■ Exercise objective: Reproduce word for word the part of the course listing below that lies between "During the last" and "transgressive artistic productions.", inclusive.

#### Excerpt ####

CURRENT COURSES

Spring 2021
Undergraduate Lecture: Cities of the Global South

Fall 2020
Undergraduate Lecture: American Citizenship in Crisis
Graduate Seminar: Revolution


ANTHROPOLOGY 146
CITIES OF THE GLOBAL SOUTH

During the last fifty years, cities in the Global South have exploded: they have become the condensers and conductors of extraordinary urbanization. This course examines their culture and politics. It focuses on the insurgent practices of the urban poor, middle classes, immigrants, youth, street dwellers, under-employed laborers, and “marginals” who not only build these cities but who also, in doing so, transform, derail, and reconstitute the development projects of states, corporations, and world agencies imposed on them in their residence and work. Their insurgent practices include the disruptions of old citizenships, social movements (political, religious, cultural, racial, sexual), illegal land occupations and housing constructions, illicit economies, and transgressive artistic productions.

#### Information shown ####

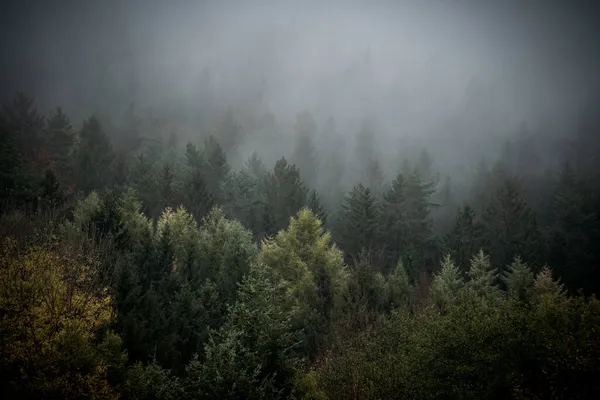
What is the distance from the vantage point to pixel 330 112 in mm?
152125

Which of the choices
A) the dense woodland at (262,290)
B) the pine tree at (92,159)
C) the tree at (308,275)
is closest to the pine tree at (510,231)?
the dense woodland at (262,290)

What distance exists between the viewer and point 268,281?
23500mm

####
#### Information shown ####

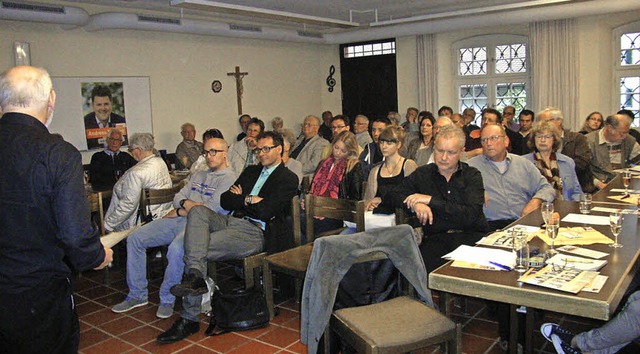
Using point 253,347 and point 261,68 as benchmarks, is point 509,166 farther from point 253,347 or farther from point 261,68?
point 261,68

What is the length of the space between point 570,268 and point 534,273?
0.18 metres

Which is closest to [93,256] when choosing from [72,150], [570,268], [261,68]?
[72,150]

####
#### Information shown ####

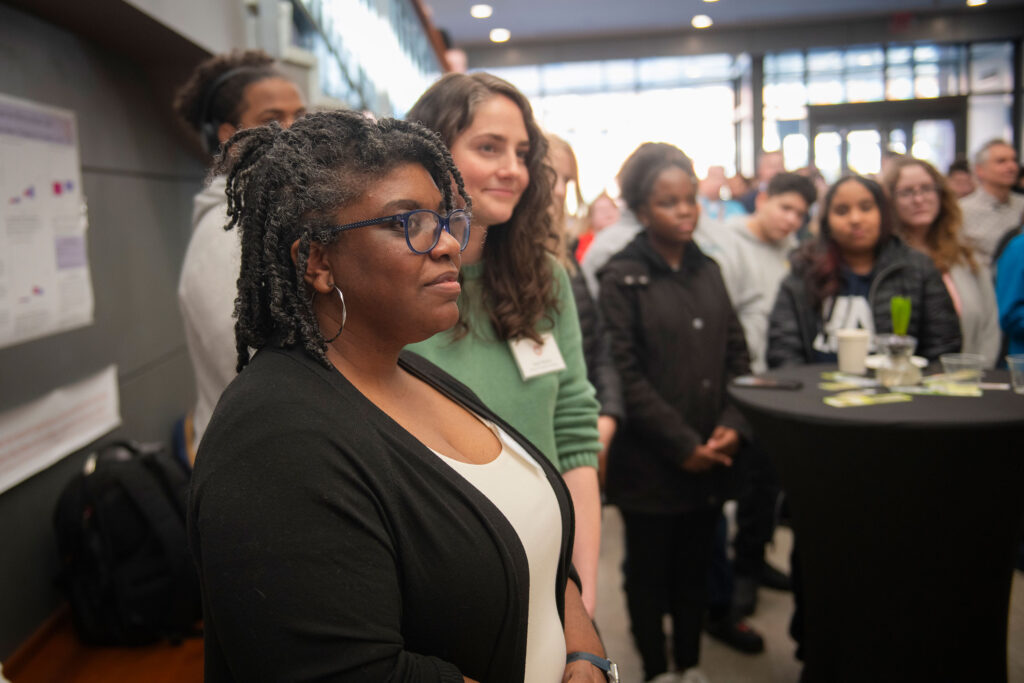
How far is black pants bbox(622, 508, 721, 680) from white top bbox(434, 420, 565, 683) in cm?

####

■ Problem solution:
During the last fifty years, cities in the Global South have exploded: they have become the condensers and conductors of extraordinary urbanization. This course examines their culture and politics. It focuses on the insurgent practices of the urban poor, middle classes, immigrants, youth, street dwellers, under-employed laborers, and “marginals” who not only build these cities but who also, in doing so, transform, derail, and reconstitute the development projects of states, corporations, and world agencies imposed on them in their residence and work. Their insurgent practices include the disruptions of old citizenships, social movements (political, religious, cultural, racial, sexual), illegal land occupations and housing constructions, illicit economies, and transgressive artistic productions.